G protein-coupled receptors (GPCR) play a crucial role in the regulation of the immune response by, e.g., chemokines, PGs, and β2-adrenergic agonists. The responsiveness of these GPCRs is turned off by the family of G protein-coupled receptor kinases (GRK1–6). These kinases act by phosphorylating the GPCR in an agonist-dependent manner, resulting in homologous desensitization of the receptor. Although GRKs are widely expressed throughout the body, leukocytes express relatively high levels of GRKs, in particular GRK2, -3, and -6. We investigated whether in vivo the inflammatory disease adjuvant arthritis (AA) induces changes in GRK expression and function in the immune system. In addition, we analyzed whether the systemic effects of AA also involve changes in GRKs in nonimmune organs. At the peak of the inflammatory process, we observed a profound down-regulation of GRK2, -3, and -6 in splenocytes and mesenteric lymph node cells from AA rats. Interestingly, no changes in GRK were observed in thymocytes and in nonimmune organs such as heart and pituitary. During the remission phase of AA, GRK levels in spleen and mesenteric lymph nodes are returning to baseline levels.
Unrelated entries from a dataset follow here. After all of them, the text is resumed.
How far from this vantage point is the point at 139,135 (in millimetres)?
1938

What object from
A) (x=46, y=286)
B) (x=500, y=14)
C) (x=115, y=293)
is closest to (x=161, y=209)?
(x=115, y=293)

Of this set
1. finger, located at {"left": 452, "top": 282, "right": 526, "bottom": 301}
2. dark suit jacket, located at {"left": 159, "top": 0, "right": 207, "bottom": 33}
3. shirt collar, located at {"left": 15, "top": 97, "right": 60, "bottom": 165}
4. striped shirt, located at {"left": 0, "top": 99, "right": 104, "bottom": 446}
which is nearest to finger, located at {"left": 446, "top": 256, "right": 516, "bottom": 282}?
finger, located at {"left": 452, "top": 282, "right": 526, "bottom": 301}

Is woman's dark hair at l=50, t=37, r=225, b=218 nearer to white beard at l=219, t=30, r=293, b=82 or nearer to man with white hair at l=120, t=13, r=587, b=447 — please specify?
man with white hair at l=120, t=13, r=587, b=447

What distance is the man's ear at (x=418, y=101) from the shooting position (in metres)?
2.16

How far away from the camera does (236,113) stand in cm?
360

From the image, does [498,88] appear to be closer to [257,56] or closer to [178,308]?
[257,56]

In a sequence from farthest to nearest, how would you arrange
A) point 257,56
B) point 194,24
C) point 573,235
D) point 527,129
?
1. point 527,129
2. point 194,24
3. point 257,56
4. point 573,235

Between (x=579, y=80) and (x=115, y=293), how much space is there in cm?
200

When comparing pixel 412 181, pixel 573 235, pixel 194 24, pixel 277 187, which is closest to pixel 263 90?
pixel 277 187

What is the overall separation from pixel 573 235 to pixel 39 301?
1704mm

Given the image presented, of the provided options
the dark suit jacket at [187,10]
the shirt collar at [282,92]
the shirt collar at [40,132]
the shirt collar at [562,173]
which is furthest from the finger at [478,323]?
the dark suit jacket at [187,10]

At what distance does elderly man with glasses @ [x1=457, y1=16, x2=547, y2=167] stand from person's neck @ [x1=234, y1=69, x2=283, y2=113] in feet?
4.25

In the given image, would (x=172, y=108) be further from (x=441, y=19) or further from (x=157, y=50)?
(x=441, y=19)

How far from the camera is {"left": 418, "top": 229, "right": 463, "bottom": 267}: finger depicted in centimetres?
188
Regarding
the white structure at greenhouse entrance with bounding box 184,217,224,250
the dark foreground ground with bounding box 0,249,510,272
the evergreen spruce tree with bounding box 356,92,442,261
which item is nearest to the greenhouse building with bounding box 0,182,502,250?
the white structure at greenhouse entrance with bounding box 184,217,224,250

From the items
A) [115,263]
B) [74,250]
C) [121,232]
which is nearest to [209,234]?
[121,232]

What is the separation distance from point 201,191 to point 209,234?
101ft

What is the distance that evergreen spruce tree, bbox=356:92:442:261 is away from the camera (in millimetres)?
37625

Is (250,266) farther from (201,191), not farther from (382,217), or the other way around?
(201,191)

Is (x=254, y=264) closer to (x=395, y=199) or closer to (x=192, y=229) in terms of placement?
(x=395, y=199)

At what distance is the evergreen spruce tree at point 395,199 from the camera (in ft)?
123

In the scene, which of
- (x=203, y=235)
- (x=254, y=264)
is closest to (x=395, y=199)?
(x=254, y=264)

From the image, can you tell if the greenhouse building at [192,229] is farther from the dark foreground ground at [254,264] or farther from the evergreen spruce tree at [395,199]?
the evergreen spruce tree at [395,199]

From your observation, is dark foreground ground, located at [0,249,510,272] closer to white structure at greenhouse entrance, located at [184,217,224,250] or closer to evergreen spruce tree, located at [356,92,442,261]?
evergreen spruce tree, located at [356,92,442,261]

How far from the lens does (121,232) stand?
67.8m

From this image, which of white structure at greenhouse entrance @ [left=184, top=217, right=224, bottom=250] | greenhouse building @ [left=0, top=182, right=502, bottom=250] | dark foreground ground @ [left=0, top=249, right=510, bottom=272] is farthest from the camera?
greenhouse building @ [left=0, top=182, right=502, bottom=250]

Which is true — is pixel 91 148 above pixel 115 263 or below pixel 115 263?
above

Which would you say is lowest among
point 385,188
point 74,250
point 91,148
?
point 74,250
The decrease in GRK2 at the peak of AA is restricted to CD45RA+ B cells and CD4+ T cells, and was not observed in CD8+ T cells. In conclusion, we demonstrate in this study, for the first time, that an inflammatory process in vivo induces a tissue-specific down-regulation of GRKs in the immune system.

Receptors that couple to heterotrimeric G proteins (GPCRs)3 are important in determining the outcome of inflammatory responses. For example, PGs that skew Th cells toward Th2-type responses act via GPCRs (1). Other examples of GPCRs important for the inflammatory responses are chemokine receptors, the receptor for the proinflammatory peptide substance P, and the β2-adrenergic receptor (2, 3, 4, 5, 6, 7).

The coupling efficiency of GPCRs is tightly regulated. Recently, it has been shown that immune activation induces expression of a class of proteins called regulators of G protein signaling that attenuate G protein signaling routes (8). Another important family of proteins involved in regulation of GPCR signaling is the family of GPCR kinases (GRKs). GRKs are a family of kinases consisting of six known subtypes (GRK1–6) that play a crucial role in agonist-induced desensitization of GPCRs. Cells of the immune system express GRK2, -3, -5, and -6, of which GRK2 is the most widely studied (9, 10, 11). Interestingly, the level of GRK2 in leukocytes is 4- to 5-fold the level found in other organs such as the heart (9).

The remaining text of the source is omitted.